What is Soft Matter?

Soft matter is a subdomain of physics concerned with flowing, deformable matter that is (mostly) of the mescoscopic scale. Materials under consideration are often subject to thermal flucuations, and entropy is a dominating factor in their dynamics / phase. Some examples: glasses, polymers, colloids, gels. Advances in Soft Matter have bearing on the plastics industry, the medical industry (models of cell membranes, organelles, on creation of synthetic biomaterials), on the development of 3D printing, and on the creation/advent of exotic materials.

What I work on

Predominantly I work on liquid crystal theory and simulations. A liquid crystal is a state of matter wherein the constituent particles have orientational order, but lack positional order (as found in a traditional crystalline structure). I am interested in the dynamics and emergent behavior of dense suspensions of rod-like particles - in the dense regime, rods enter an ordered phase where they align with each other (driven by entropy), and this is a liquid crystal. In particular, I have investigated the effect of frictional interactions between rigid rods under shear.

Research Questions
  • How does friction affect the steady state order of rods?
  • Can the torque from low shear rates "balance" with frictional torques to maintain and isotropic state?
  • Can one use a dissipation minimization argument to derive a theoretical framework for fricitonal rods?
___
Problem details:
Answer these questions using the soft matter research page above.
1. Which four examples of soft matter are listed?
2. According to the page, what kind of order does a liquid crystal have, and what kind does it lack?
3. What has the writer investigated in rigid rods under shear?
The lines that come next are drawn from a separate source and are unrelated to the text about soft matter.

Data supplied:
___
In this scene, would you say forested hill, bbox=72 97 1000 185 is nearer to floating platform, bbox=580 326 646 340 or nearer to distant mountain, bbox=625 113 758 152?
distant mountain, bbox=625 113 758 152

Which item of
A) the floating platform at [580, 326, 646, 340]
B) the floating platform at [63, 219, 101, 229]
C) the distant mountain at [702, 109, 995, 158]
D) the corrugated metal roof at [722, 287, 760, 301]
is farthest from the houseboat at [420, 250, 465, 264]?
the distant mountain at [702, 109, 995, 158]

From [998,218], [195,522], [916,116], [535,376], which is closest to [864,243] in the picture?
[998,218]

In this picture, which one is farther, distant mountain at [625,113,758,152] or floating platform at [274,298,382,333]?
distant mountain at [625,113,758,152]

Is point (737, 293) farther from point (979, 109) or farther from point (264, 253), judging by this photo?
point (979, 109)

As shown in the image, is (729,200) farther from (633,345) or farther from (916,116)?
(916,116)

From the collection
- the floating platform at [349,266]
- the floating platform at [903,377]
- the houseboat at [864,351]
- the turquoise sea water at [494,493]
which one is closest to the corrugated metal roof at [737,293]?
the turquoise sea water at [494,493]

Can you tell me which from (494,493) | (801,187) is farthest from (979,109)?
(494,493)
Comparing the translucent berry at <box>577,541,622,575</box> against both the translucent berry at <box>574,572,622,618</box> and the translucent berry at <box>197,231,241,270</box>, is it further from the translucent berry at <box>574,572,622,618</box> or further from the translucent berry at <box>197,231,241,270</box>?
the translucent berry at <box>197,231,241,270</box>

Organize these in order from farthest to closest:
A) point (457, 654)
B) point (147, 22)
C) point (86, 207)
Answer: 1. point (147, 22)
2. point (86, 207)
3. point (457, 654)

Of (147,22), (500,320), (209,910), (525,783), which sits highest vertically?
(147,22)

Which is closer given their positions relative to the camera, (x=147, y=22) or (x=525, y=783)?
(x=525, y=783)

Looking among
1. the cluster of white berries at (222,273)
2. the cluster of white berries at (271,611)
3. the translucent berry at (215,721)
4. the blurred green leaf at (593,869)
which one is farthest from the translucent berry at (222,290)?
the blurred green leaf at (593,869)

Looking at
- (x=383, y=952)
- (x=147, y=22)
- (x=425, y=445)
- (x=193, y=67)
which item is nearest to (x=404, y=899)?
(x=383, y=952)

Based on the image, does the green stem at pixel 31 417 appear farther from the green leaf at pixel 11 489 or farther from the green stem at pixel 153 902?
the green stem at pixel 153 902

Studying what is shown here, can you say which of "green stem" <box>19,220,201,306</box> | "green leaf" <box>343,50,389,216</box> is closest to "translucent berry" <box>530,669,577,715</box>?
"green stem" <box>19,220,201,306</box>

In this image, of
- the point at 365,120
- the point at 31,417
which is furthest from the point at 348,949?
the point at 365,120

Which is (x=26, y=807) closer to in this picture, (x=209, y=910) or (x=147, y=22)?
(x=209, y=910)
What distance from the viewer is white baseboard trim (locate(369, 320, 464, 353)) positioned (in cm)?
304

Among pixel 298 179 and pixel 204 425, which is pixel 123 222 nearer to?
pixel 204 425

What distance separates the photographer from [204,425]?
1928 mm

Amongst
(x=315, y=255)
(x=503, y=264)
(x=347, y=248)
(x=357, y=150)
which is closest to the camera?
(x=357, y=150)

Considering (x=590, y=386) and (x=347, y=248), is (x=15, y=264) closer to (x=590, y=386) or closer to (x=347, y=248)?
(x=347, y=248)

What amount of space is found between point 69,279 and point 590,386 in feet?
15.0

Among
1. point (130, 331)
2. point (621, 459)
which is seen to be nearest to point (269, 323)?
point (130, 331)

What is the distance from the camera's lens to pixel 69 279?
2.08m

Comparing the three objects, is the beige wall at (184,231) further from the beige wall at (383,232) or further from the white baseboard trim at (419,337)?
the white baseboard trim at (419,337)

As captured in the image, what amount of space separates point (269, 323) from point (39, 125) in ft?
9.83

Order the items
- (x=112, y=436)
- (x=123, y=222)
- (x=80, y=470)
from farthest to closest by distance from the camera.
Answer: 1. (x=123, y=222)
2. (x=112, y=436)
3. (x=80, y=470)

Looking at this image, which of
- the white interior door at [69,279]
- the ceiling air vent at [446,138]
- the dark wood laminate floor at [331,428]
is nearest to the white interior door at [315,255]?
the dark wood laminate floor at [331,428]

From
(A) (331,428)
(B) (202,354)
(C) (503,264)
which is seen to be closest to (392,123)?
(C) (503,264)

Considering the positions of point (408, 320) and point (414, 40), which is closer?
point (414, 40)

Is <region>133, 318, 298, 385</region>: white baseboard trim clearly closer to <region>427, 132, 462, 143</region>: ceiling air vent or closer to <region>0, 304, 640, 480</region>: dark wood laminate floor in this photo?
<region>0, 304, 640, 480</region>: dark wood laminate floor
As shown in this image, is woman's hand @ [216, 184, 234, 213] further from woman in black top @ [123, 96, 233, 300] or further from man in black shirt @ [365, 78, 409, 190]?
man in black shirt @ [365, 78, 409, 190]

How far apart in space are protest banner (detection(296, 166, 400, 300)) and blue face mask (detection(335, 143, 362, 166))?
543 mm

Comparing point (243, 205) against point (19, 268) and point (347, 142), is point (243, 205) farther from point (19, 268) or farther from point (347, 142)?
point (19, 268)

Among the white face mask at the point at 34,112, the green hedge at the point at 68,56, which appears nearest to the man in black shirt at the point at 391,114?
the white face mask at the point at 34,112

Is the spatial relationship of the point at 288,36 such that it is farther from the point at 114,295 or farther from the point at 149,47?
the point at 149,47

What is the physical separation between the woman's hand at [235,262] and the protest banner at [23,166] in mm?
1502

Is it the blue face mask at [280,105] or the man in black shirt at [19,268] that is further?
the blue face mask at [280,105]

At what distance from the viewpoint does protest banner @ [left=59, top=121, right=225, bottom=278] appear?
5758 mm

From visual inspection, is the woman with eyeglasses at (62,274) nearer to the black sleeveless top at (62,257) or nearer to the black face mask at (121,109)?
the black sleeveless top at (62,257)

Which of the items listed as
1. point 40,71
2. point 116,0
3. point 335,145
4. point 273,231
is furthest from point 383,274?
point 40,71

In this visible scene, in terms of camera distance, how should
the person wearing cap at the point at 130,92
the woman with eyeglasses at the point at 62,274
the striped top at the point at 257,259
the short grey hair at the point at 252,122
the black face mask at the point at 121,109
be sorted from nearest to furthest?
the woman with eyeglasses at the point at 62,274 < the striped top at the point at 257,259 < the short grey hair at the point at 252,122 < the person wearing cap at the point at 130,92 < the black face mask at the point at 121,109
___
Task answer:
1. Glasses, polymers, colloids, and gels.
2. It has orientational order but lacks positional order.
3. The effect of frictional interactions between rigid rods under shear.